— What is required —
Resume the text on funding an executive's compensation and benefits, starting right after its last sentence.
Start of Text
16. Funding of Compensation and Benefits; Acceleration of Certain Payments.
(a) Grantor Trust. In the event the Executive’s employment is terminated without
Cause or he terminates his employment for Good Reason and a Change in Control has occurred as of
the Date of Termination or occurs thereafter, the Executive shall have the right to require the
Company to establish a grantor trust (taxable to the Company) and fund such trust, on an
actuarially sound basis, to provide the compensation and benefits to which he is entitled
hereunder, other than those which may be paid pursuant to the provisions of Subparagraph (c). The
specific terms of such trust shall be as agreed to by the parties in good faith; provided, however,
that the trustee shall be a financial institution independent of the Company; and provided further,
that in no event shall the Company be entitled to withdraw funds from the trust for its benefit, or
otherwise voluntarily assign or alienate such funds, until such time as all compensation and
benefits required hereunder are paid and provided. The determination of the extent of required
funding, including any supplemental funding in the event of adverse investment performance of trust
assets, shall be made by an actuary or a certified public accountant retained by each party. To
the extent such professionals cannot agree on the proper level of funding, they shall select a
third such professional whose determination shall be binding upon the parties. Notwithstanding the
foregoing, the Company and its Affiliates shall remain liable for all compensation and benefits
required to be paid or provided hereunder.
End of Text
Start of Listed entries
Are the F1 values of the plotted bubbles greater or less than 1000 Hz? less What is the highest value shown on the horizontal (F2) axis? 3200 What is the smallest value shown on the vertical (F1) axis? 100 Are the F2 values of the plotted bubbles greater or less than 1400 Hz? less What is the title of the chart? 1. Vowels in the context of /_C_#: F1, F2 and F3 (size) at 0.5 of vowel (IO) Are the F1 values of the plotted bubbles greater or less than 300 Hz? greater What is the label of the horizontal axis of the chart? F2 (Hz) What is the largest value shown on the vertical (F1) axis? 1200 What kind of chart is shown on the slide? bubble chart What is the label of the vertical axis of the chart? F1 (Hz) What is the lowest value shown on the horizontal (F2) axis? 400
End of Listed entries
Start of Listed entries
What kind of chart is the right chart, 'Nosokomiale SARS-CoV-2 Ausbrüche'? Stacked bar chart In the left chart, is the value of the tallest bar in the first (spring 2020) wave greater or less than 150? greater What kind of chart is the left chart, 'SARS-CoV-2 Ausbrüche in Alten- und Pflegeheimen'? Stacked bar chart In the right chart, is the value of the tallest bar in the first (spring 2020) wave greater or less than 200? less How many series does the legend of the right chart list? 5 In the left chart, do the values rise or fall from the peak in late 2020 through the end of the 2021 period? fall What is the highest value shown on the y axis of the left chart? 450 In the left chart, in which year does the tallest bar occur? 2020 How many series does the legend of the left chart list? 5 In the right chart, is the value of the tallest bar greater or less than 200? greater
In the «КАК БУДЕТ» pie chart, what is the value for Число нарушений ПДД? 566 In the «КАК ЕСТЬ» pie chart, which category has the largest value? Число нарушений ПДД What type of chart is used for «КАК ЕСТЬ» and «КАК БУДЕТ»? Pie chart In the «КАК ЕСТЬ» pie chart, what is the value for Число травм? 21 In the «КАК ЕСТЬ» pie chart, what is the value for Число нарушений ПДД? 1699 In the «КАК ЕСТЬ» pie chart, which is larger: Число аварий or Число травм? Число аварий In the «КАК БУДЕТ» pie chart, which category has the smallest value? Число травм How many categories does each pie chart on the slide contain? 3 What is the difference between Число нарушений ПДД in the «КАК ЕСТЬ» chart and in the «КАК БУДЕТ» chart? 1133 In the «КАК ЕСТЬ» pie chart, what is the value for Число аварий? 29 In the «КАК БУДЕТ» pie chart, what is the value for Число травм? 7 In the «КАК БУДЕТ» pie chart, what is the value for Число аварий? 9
End of Listed entries
— Final answer —
(b) Alternate Security. In lieu of the right given to the Executive under
Subparagraph (a), he shall have the right under such circumstances to require that the Company or
its Affiliates provide (i) an irrevocable standby letter of credit issued by a financial
institution other than the Company or any Subsidiary of the Company with a senior debt credit
rating of “A” or better by Xxxxx’x Investors Service or Standard & Poor’s Corporation, or (ii)
other security reasonably acceptable to him, to secure the payment of such compensation and
benefits.
(c) Accelerated Payment of Present Value of Certain Compensation. In the event the
Executive’s employment is terminated without Cause or he terminates his employment for Good Reason,
the Executive shall have the continuing right to demand that the present value of the remaining
payments described in Paragraphs 6(b)(1) through (3), and payable by reason of the provisions of
Paragraph 10 or 11 (as the case may be), be paid to him in one lump sum within 10 days after the
date written demand is given. For purposes of calculating the present value of such payments, a
discount factor shall be applied to each such payment which is equal to the relevant applicable
federal rate in effect on the date written demand is given by him, determined by reference to the
period of time between the date of such notice and the scheduled time such payment would otherwise
be made. In the event any payment described in Paragraphs 6(b)(1) through (3) is not yet
determinable on the date written demand is made, the other payments shall nonetheless be made as
provided above; and the undetermined payment
11
shall be made within 30 days after it becomes determinable, calculated as provided in the
preceding sentence but by treating the date on which the payment becomes determinable as the date
of written notice. Nothing in this subparagraph shall be construed as affecting the Executive’s
right to one or more Gross-Up Payments in accordance with the provisions of Paragraph 12; and a
Gross-Up Payment (if applicable) will be calculated and made with any payment made under this
subparagraph, as well as any other Gross-Up Payments that may be required hereunder at a subsequent
date.
17. Withholding Taxes. All compensation and benefits provided for herein shall, to
the extent required by law, be subject to federal, state, and local tax withholding.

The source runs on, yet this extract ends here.